* _Stored data_:
■ ■ ■ ■

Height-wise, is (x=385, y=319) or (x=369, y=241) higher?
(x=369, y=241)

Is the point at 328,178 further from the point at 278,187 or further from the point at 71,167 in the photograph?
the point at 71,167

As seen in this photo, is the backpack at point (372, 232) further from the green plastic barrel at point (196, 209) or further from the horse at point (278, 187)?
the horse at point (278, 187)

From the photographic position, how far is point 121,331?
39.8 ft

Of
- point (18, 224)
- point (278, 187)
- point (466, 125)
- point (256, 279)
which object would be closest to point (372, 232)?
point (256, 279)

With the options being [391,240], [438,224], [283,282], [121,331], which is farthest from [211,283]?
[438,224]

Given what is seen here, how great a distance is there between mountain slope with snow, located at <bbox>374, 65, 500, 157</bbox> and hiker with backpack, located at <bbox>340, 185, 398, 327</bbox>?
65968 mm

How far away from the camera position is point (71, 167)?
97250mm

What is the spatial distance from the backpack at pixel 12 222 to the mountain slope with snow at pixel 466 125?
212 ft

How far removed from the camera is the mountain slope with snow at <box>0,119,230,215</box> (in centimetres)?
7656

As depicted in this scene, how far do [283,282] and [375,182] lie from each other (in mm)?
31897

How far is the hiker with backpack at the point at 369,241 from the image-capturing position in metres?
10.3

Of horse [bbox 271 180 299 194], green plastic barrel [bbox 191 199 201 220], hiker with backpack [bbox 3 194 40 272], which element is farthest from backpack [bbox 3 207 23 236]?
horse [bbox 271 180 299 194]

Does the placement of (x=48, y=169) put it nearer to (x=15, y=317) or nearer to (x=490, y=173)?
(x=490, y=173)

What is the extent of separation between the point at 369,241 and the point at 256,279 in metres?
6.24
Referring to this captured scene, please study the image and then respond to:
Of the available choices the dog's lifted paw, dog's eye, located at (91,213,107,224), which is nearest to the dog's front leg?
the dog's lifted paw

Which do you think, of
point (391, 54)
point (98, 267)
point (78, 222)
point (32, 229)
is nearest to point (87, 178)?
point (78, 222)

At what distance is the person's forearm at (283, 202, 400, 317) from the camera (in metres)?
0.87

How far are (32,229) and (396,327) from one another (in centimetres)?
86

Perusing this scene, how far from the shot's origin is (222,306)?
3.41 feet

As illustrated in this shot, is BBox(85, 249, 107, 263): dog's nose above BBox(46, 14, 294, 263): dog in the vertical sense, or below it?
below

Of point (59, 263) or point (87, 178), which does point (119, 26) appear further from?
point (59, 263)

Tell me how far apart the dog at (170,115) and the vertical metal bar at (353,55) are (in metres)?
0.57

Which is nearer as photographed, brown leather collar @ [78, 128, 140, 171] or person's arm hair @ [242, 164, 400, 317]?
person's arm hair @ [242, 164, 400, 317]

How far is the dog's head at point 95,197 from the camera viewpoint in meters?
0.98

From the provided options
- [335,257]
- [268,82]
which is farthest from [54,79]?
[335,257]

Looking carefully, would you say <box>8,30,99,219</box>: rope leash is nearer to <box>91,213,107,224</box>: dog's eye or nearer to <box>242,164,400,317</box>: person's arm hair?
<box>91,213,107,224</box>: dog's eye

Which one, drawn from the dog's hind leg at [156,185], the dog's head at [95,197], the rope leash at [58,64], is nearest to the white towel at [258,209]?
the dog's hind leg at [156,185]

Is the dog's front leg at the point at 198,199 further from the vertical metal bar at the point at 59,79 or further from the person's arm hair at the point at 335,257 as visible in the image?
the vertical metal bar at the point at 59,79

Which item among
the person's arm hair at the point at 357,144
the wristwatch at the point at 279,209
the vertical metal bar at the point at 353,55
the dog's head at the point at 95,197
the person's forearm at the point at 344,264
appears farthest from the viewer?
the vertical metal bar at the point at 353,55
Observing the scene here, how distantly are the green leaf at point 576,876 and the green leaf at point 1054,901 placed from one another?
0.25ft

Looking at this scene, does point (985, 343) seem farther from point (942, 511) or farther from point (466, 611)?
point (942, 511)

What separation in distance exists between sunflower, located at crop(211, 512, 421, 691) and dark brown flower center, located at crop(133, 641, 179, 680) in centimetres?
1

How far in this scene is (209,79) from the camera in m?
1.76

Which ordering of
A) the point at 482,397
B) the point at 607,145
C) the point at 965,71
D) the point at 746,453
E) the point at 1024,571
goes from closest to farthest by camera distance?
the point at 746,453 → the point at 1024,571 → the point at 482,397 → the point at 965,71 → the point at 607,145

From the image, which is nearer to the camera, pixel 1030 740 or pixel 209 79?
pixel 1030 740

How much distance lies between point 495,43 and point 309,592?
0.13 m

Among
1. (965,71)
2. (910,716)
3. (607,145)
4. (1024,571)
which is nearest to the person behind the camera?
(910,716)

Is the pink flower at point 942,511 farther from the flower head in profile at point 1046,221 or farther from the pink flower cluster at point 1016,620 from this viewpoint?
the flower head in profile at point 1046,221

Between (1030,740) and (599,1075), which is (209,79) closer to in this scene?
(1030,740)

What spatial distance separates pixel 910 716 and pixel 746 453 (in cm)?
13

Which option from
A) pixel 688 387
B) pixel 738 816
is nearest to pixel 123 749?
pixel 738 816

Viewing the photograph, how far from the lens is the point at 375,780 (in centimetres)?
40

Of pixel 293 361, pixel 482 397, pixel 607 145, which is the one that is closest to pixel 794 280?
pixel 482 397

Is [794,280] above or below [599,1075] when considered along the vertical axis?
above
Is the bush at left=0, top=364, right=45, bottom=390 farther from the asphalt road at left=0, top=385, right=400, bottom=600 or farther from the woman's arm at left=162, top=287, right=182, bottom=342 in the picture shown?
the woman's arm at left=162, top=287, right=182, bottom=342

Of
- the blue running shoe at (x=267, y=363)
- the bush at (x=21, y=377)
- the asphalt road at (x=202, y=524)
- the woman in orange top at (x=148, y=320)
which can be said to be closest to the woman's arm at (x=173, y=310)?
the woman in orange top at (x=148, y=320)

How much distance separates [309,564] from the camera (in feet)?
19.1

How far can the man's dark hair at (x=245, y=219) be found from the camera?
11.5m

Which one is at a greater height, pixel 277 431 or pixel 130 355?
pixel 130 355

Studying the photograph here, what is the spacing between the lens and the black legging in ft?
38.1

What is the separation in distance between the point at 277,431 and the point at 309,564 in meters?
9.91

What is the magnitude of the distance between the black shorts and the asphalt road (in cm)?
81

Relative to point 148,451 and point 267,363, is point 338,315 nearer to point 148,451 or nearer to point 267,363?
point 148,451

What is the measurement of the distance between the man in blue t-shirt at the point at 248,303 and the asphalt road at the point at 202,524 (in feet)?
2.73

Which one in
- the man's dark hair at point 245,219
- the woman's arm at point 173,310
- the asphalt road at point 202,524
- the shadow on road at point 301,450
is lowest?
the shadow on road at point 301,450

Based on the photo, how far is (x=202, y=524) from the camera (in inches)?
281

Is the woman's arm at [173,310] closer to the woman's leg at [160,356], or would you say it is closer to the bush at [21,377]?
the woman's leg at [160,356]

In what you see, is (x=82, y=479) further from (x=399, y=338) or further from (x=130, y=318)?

■ ■ ■ ■

Take the listing above and set it down exactly.

Height-wise, is (x=385, y=319) or (x=369, y=241) higher?
(x=369, y=241)

Is the point at 328,178 further from the point at 278,187 or further from the point at 71,167 in the photograph?
the point at 71,167

As seen in this photo, is the backpack at point (372, 232) further from the green plastic barrel at point (196, 209) or further from the horse at point (278, 187)?
the horse at point (278, 187)

From the photographic position, how far is point 121,331?
39.8 ft

Of
- point (18, 224)
- point (278, 187)
- point (466, 125)
- point (256, 279)
which object would be closest to point (372, 232)?
point (256, 279)

With the options being [391,240], [438,224], [283,282], [121,331], which is farthest from [211,283]?
[438,224]

Given what is seen here, how great a distance is there between mountain slope with snow, located at <bbox>374, 65, 500, 157</bbox> and hiker with backpack, located at <bbox>340, 185, 398, 327</bbox>?
65968 mm

How far away from the camera position is point (71, 167)?
97250mm

What is the spatial distance from the backpack at pixel 12 222 to the mountain slope with snow at pixel 466 125?
212 ft

How far removed from the camera is the mountain slope with snow at <box>0,119,230,215</box> (in centimetres)?
7656

As depicted in this scene, how far do [283,282] and [375,182] lie from each other (in mm)?
31897

How far is the hiker with backpack at the point at 369,241 from the image-capturing position in metres?
10.3

Of horse [bbox 271 180 299 194], green plastic barrel [bbox 191 199 201 220], hiker with backpack [bbox 3 194 40 272], which element is farthest from backpack [bbox 3 207 23 236]?
horse [bbox 271 180 299 194]

Does the placement of (x=48, y=169) put it nearer to (x=15, y=317) or nearer to (x=490, y=173)?
(x=490, y=173)

What is the extent of separation between the point at 369,241 and the point at 256,279 in metres?
6.24
Referring to this captured scene, please study the image and then respond to:
Of the available choices the dog's lifted paw, dog's eye, located at (91,213,107,224), which is nearest to the dog's front leg?
the dog's lifted paw

Which do you think, of
point (391, 54)
point (98, 267)
point (78, 222)
point (32, 229)
is nearest to point (87, 178)?
point (78, 222)

At what distance is the person's forearm at (283, 202, 400, 317) from the camera (in metres)?
0.87

How far are (32,229) and (396,327) from one another (in centimetres)?
86

Perusing this scene, how far from the shot's origin is (222,306)?
3.41 feet

As illustrated in this shot, is BBox(85, 249, 107, 263): dog's nose above BBox(46, 14, 294, 263): dog in the vertical sense, or below it?
below

Of point (59, 263) or point (87, 178), which does point (119, 26) appear further from?
point (59, 263)

Tell me how far apart the dog at (170,115) and the vertical metal bar at (353,55) are (in metres)?
0.57

Which is nearer as photographed, brown leather collar @ [78, 128, 140, 171] or person's arm hair @ [242, 164, 400, 317]?
person's arm hair @ [242, 164, 400, 317]

How far is the dog's head at point 95,197 from the camera viewpoint in meters?
0.98

From the provided options
- [335,257]
- [268,82]
which is farthest from [54,79]?
[335,257]

Looking carefully, would you say <box>8,30,99,219</box>: rope leash is nearer to <box>91,213,107,224</box>: dog's eye or nearer to <box>242,164,400,317</box>: person's arm hair?
<box>91,213,107,224</box>: dog's eye

Which one, drawn from the dog's hind leg at [156,185], the dog's head at [95,197], the rope leash at [58,64], is nearest to the white towel at [258,209]?
the dog's hind leg at [156,185]

Is the dog's front leg at the point at 198,199 further from the vertical metal bar at the point at 59,79 or further from the person's arm hair at the point at 335,257 as visible in the image?
the vertical metal bar at the point at 59,79

Which item among
the person's arm hair at the point at 357,144
the wristwatch at the point at 279,209
the vertical metal bar at the point at 353,55
the dog's head at the point at 95,197
the person's forearm at the point at 344,264
appears farthest from the viewer?
the vertical metal bar at the point at 353,55
Observing the scene here, how distantly are the green leaf at point 576,876 and the green leaf at point 1054,901 placed from one another?
0.25ft

Looking at this scene, does point (985, 343) seem farther from point (942, 511) or farther from point (466, 611)?
point (942, 511)

What separation in distance exists between sunflower, located at crop(211, 512, 421, 691) and dark brown flower center, located at crop(133, 641, 179, 680) in centimetres?
1

How far in this scene is (209,79) from the camera in m?
1.76

Which ordering of
A) the point at 482,397
B) the point at 607,145
C) the point at 965,71
D) the point at 746,453
E) the point at 1024,571
goes from closest to farthest by camera distance?
the point at 746,453 → the point at 1024,571 → the point at 482,397 → the point at 965,71 → the point at 607,145

From the image, which is nearer to the camera, pixel 1030 740 or pixel 209 79?
pixel 1030 740

How much distance lies between point 495,43 and point 309,592?
0.13 m

Among
1. (965,71)
2. (910,716)
3. (607,145)
4. (1024,571)
which is nearest to the person behind the camera?
(910,716)

Is the pink flower at point 942,511 farther from the flower head in profile at point 1046,221 or farther from the pink flower cluster at point 1016,620 from this viewpoint?
the flower head in profile at point 1046,221

Between (1030,740) and (599,1075), which is (209,79) closer to in this scene?
(1030,740)

What spatial distance separates pixel 910 716 and pixel 746 453 (in cm)?
13

Which option from
A) pixel 688 387
B) pixel 738 816
is nearest to pixel 123 749?
pixel 738 816

Viewing the photograph, how far from the lens is the point at 375,780 (in centimetres)?
40

Of pixel 293 361, pixel 482 397, pixel 607 145, which is the one that is closest to pixel 794 280?
pixel 482 397

Is [794,280] above or below [599,1075] when considered along the vertical axis?
above
Is the bush at left=0, top=364, right=45, bottom=390 farther from the asphalt road at left=0, top=385, right=400, bottom=600 or farther from the woman's arm at left=162, top=287, right=182, bottom=342 in the picture shown?
the woman's arm at left=162, top=287, right=182, bottom=342

Of
- the blue running shoe at (x=267, y=363)
- the bush at (x=21, y=377)
- the asphalt road at (x=202, y=524)
- the woman in orange top at (x=148, y=320)
which can be said to be closest to the woman's arm at (x=173, y=310)?
the woman in orange top at (x=148, y=320)

How much distance separates [309,564] from the camera (in feet)?
19.1

How far can the man's dark hair at (x=245, y=219) be found from the camera?
11.5m

Which one is at a greater height, pixel 277 431 or pixel 130 355?
pixel 130 355

Studying the photograph here, what is the spacing between the lens and the black legging in ft?
38.1

What is the separation in distance between the point at 277,431 and the point at 309,564 in meters?
9.91

What is the magnitude of the distance between the black shorts and the asphalt road (in cm)?
81

Relative to point 148,451 and point 267,363, is point 338,315 nearer to point 148,451 or nearer to point 267,363?
point 148,451

What is the measurement of the distance between the man in blue t-shirt at the point at 248,303 and the asphalt road at the point at 202,524 (in feet)?
2.73

Which one in
- the man's dark hair at point 245,219
- the woman's arm at point 173,310
- the asphalt road at point 202,524
- the shadow on road at point 301,450
is lowest?
the shadow on road at point 301,450

Based on the photo, how far is (x=202, y=524) from the camera (in inches)?
281

Is the woman's arm at [173,310] closer to the woman's leg at [160,356], or would you say it is closer to the bush at [21,377]?
the woman's leg at [160,356]

In what you see, is (x=82, y=479) further from (x=399, y=338) or further from (x=130, y=318)?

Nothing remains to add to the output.